# Analyzing Women's Suffrage and Anti-Suffrage Rhetoric with Word Frequency Analysis

This notebook demonstrates how to perform basic NLP analysis using tokenization and word frequency to compare pro-suffrage and anti-suffrage texts from the late 19th and early 20th centuries.

In [None]:
import pandas as pd
import nltk
from nltk.corpus import stopwords
from nltk.tokenize import word_tokenize
import string
import matplotlib.pyplot as plt
from collections import Counter

nltk.download("punkt")
nltk.download("stopwords")

## Load the Data

In [None]:
df = pd.read_csv("../data/suffrage_texts.csv")
df.head()

## Preprocess the Text

In [None]:
stop_words = set(stopwords.words("english"))

def preprocess(text):
    tokens = word_tokenize(text.lower())
    return [word for word in tokens if word.isalpha() and word not in stop_words]

df["tokens"] = df["text"].apply(preprocess)
df.head()

## Compare Word Frequencies

In [None]:
pro_words = df[df["stance"] == "pro"]["tokens"].sum()
anti_words = df[df["stance"] == "anti"]["tokens"].sum()

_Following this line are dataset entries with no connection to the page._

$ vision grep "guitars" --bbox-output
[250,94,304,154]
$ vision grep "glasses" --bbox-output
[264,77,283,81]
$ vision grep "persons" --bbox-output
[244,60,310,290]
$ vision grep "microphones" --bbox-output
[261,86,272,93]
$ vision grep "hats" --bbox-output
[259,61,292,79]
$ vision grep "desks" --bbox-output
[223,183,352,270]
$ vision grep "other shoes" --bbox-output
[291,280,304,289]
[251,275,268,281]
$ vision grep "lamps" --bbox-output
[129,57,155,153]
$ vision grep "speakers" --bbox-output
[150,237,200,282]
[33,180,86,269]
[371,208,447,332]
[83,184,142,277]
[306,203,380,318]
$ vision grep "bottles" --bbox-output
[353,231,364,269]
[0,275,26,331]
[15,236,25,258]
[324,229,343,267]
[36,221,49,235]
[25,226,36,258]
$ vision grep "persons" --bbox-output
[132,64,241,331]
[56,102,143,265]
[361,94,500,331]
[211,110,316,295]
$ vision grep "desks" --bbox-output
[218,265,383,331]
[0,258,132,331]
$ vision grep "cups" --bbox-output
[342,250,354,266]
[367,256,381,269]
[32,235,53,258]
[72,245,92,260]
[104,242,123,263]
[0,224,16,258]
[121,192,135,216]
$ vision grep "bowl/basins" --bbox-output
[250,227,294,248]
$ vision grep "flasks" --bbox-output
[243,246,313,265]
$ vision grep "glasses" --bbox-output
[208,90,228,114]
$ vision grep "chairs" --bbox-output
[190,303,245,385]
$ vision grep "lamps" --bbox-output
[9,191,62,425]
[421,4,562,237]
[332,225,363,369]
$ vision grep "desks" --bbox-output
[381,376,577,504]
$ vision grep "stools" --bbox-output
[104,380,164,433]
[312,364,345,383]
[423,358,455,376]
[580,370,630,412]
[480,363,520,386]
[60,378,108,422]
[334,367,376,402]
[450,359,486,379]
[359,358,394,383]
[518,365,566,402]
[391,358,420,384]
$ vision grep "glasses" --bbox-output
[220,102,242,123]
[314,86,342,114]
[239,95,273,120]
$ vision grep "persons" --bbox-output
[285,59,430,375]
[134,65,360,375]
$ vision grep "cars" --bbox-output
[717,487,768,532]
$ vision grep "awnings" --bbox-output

pro_freq = Counter(pro_words).most_common(15)
anti_freq = Counter(anti_words).most_common(15)

pro_freq, anti_freq

## Visualize the Results

In [None]:
def plot_freq(freq_data, title):
    words, counts = zip(*freq_data)
    plt.figure(figsize=(10, 5))
    plt.bar(words, counts)
    plt.xticks(rotation=45)
    plt.title(title)
    plt.ylabel("Frequency")
    plt.tight_layout()
    plt.show()

plot_freq(pro_freq, "Top Words in Pro-Suffrage Texts")
plot_freq(anti_freq, "Top Words in Anti-Suffrage Texts")